▶ **SET TASK**
Extract every one of the rows below and reproduce each line word for word.

Rows from a dataset:

+-------+

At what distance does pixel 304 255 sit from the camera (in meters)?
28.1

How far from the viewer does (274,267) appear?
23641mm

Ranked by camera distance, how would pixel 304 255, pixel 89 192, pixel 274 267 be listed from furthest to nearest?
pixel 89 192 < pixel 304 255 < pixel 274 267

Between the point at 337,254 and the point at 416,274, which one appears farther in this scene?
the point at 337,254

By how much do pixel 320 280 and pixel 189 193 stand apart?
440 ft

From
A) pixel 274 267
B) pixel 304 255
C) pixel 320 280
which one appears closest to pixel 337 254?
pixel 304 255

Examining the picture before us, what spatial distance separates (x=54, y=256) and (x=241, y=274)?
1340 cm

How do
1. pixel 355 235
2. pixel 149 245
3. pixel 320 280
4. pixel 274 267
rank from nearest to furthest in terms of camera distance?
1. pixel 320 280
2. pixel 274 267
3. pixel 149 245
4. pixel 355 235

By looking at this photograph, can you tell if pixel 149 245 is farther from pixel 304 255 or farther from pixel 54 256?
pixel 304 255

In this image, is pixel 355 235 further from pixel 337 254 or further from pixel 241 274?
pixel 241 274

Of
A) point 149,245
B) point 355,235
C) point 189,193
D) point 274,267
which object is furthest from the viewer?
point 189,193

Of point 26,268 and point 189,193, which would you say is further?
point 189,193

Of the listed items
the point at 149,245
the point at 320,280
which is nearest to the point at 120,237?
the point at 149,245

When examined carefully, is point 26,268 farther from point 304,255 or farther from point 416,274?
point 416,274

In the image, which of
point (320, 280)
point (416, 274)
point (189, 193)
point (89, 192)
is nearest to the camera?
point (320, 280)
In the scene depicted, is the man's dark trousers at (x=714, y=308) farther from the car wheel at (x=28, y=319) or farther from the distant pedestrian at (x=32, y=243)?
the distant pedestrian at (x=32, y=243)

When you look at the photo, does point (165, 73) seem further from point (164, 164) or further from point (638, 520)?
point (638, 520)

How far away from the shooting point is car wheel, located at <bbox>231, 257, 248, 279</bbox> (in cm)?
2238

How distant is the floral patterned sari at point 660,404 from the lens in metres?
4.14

+-------+

▶ **SOLUTION BELOW**
At what distance does pixel 304 255 sit from the camera (in meters)?
28.1

How far from the viewer does (274,267) appear?
23641mm

Ranked by camera distance, how would pixel 304 255, pixel 89 192, pixel 274 267 be listed from furthest to nearest?
pixel 89 192 < pixel 304 255 < pixel 274 267

Between the point at 337,254 and the point at 416,274, which one appears farther in this scene?
the point at 337,254

By how much do pixel 320 280 and pixel 189 193 stand apart?
440 ft

From
A) pixel 274 267
B) pixel 304 255
C) pixel 320 280
which one appears closest to pixel 337 254?
pixel 304 255

Examining the picture before us, what spatial distance separates (x=54, y=256) and (x=241, y=274)?
1340 cm

How do
1. pixel 355 235
2. pixel 149 245
3. pixel 320 280
4. pixel 274 267
rank from nearest to furthest in terms of camera distance?
1. pixel 320 280
2. pixel 274 267
3. pixel 149 245
4. pixel 355 235

By looking at this photograph, can you tell if pixel 149 245 is farther from pixel 304 255 or farther from pixel 54 256?
pixel 304 255

In this image, is pixel 355 235 further from pixel 337 254 or further from pixel 241 274?
pixel 241 274

Of
A) point 149,245
B) point 355,235
C) point 189,193
D) point 274,267
which object is furthest from the viewer?
point 189,193

Of point 26,268 and point 189,193, which would you say is further?
point 189,193

Of the listed items
the point at 149,245
the point at 320,280
which is nearest to the point at 120,237?
the point at 149,245

When examined carefully, is point 26,268 farther from point 304,255 or farther from point 416,274?
point 416,274

In the image, which of
point (320, 280)
point (416, 274)
point (189, 193)
point (89, 192)
is nearest to the camera?
point (320, 280)
In the scene depicted, is the man's dark trousers at (x=714, y=308) farther from the car wheel at (x=28, y=319) or farther from the distant pedestrian at (x=32, y=243)?
the distant pedestrian at (x=32, y=243)

When you look at the photo, does point (165, 73) seem further from point (164, 164) or further from point (638, 520)?
point (638, 520)

How far away from the shooting point is car wheel, located at <bbox>231, 257, 248, 279</bbox> (in cm)?
2238

How distant is the floral patterned sari at point 660,404 from the lens in metres?
4.14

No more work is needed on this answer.